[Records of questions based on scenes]
____
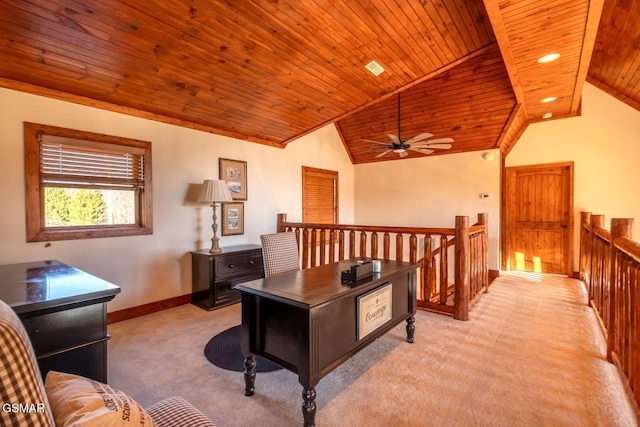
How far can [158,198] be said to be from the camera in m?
3.66

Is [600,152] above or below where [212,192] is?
above

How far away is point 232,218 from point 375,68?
9.24 feet

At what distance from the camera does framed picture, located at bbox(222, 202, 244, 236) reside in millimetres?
4379

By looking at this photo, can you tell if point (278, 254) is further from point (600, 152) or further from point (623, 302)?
point (600, 152)

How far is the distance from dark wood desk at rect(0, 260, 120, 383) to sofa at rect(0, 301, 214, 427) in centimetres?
70

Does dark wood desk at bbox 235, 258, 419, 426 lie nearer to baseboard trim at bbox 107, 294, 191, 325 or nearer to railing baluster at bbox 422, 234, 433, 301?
railing baluster at bbox 422, 234, 433, 301

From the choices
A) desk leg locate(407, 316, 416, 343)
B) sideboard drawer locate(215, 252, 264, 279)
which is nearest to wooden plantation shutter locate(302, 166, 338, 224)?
sideboard drawer locate(215, 252, 264, 279)

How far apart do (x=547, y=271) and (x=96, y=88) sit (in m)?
7.38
____
Required task »
Copy every line of the listing above word for word, leaving out the picture placeholders.

Response for this exercise »
How far can [158,198] be said to be from the camera in m?
3.66

Is [600,152] above or below where [212,192] is?
above

How far away is point 232,218 from point 375,68?
9.24 feet

At what distance from the camera does framed picture, located at bbox(222, 202, 244, 236) reside in millimetres?
4379

By looking at this photo, can you tell if point (278, 254) is further from point (600, 152) or further from point (623, 302)?
point (600, 152)

How far is the distance from dark wood desk at rect(0, 260, 120, 383) to sofa at rect(0, 301, 214, 427) in centimetres?
70

Does dark wood desk at bbox 235, 258, 419, 426 lie nearer to baseboard trim at bbox 107, 294, 191, 325 or nearer to railing baluster at bbox 422, 234, 433, 301?
railing baluster at bbox 422, 234, 433, 301

From the choices
A) desk leg locate(407, 316, 416, 343)
B) sideboard drawer locate(215, 252, 264, 279)
which is nearest to wooden plantation shutter locate(302, 166, 338, 224)?
sideboard drawer locate(215, 252, 264, 279)

How far apart do (x=547, y=271) and (x=96, y=88) sit (in m)?
7.38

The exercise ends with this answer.